La qualité de vie de l'enfant qui vient au monde repose, dès ce stade, sur les explications données aux parents, et parfois à d'autres membres de la famille (grands-parents, frères et sours). Dans certaines situations qu'il faut évoquer, comme les malformations graves de l'appareil urinaire, l'interruption médicale de grossesse met à l'abri d'un acharnement thérapeutique dans les premiers jours de vie. Mais les cas "limites" sont nombreux et, parmi les arguments de l'option thérapeutique qui sera proposée, l'évaluation de la qualité de vie prévisible est essentielle mais très délicate.
Dans une telle décision, la composante "technique" de la médecine doit être reléguée au second plan. En effet, à l'aube de l'an 2000, il n'existe que peu de limites techniques, tant en ce qui concerne la dialyse que la transplantation. Mais nous savons que la notion d'avenir d'un enfant qui naît avec une insuffisance rénale est différente de celle d'un enfant normal ! A t-on le droit d'imposer la souffrance morale (et parfois physique) ? A-t-on le droit de faire courir le risque d'un retard psychomoteur ou staturo-pondéral ? A-t-on le droit d'imposer d'innombrables examens biologiques ou radiologiques ? A-t-on le droit de compromettre l'équilibre d'une fratrie ? A-t-on le droit de décider à la place d'un fotus ? Si oui, qui en a le droit ? Quel raisonnement doit-on privilégier: l'irrationnel affectif des parents ou le rationnel du médecin ?
Personne ne peut répondre, mais les explications sont malgré tout fondamentales, surtout lorsqu'elles sont précoces et progressives. Elles permettent aux parents de prendre du recul, de préparer les questions nécessaires, de se renseigner auprès d'autres intervenants que les médecins, etc.

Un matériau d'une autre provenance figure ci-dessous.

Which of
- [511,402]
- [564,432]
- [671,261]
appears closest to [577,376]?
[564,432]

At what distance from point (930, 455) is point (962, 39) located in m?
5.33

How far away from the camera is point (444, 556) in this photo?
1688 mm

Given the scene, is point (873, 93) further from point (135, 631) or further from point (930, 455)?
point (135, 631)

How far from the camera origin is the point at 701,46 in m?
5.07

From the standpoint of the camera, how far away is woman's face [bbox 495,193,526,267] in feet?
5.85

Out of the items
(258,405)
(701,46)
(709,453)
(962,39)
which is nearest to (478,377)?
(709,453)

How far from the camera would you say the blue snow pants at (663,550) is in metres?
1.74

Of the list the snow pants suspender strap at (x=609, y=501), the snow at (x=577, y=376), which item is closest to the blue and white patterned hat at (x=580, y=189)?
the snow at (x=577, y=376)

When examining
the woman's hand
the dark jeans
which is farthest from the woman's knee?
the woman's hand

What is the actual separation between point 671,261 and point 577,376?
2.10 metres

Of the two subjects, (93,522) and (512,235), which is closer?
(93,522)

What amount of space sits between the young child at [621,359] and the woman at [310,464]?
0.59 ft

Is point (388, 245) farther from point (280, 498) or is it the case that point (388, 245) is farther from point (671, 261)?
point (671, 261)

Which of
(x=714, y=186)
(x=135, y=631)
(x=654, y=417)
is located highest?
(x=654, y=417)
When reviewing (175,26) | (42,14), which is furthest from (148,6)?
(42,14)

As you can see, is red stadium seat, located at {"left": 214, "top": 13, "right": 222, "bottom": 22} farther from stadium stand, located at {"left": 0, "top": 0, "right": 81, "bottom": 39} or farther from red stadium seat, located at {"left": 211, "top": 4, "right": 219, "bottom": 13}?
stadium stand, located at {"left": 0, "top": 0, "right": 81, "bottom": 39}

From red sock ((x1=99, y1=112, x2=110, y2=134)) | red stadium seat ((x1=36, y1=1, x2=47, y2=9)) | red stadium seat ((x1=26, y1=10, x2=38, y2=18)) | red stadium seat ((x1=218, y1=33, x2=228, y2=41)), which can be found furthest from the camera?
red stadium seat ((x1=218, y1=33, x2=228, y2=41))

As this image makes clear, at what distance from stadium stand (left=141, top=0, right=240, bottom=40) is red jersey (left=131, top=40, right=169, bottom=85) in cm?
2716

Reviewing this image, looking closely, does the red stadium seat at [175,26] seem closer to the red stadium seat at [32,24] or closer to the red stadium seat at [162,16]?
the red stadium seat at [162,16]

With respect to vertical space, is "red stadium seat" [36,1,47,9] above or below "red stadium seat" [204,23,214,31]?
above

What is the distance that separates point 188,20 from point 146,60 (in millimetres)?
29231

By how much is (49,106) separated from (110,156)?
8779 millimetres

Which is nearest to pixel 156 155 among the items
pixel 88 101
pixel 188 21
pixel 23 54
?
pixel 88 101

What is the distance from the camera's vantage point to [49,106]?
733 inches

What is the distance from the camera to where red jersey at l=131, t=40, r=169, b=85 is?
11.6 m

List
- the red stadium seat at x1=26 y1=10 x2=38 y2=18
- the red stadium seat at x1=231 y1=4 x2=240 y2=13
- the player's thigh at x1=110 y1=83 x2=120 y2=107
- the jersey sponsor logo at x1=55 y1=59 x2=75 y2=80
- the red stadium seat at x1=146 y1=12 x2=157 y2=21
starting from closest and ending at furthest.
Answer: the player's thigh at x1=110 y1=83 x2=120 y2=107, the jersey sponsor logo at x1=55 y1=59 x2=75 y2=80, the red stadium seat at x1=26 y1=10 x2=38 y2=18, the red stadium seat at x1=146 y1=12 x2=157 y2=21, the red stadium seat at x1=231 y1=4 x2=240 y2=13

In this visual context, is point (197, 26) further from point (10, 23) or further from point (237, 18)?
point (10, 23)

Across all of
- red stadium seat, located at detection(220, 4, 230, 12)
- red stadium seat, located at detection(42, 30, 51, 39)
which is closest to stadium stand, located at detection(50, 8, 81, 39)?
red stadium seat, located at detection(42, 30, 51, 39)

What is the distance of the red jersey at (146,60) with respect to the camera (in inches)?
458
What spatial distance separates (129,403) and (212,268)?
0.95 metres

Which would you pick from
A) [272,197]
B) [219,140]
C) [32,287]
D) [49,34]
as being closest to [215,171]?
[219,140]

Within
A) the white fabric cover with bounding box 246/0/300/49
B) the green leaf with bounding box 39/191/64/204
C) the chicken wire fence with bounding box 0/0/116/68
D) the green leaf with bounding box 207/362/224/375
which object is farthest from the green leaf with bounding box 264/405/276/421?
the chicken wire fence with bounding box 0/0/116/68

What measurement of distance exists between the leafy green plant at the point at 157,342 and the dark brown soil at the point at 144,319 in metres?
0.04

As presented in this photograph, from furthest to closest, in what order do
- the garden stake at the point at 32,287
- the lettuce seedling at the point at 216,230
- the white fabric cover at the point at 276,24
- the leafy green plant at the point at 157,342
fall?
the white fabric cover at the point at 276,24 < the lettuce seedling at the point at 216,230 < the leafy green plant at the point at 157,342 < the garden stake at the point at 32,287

Elles permettent aussi au médecin de prendre du recul, car il apprendra au fil du temps à mieux connaître le couple, à mieux cerner les problèmes qui peuvent devenir déterminants, et ainsi à mieux conseiller sans jamais se substituer aux parents dans les choix qui leur incombent.
Ainsi la qualité de la vie commence avec la vie, et donc avant la naissance.



En conclusion

 


la qualité de vie fait partie intégrante de la médecine d'aujourd'hui et, comme la pharmacologie ou la radiologie, c'est une discipline transversale, c'est-à-dire qu'elle concerne toutes les spécialités médicales. Mais, paradoxalement, c'est une discipline nouvelle, qui est en train de trouver son identité. Cette évaluation est de mieux en mieux connue et, depuis environ 10 ans, elle est devenu un critère essentiel dans la prise en charge des maladies. Ce retard s'explique surtout par le fait que les progrès de la médecine se sont jusque-là focalisés sur la notion de survie. Cette étape n'est malheureusement pas totalement franchie, mais suffisamment cependant pour laisser une large place à la qualité de vie, à laquelle chacun a droit.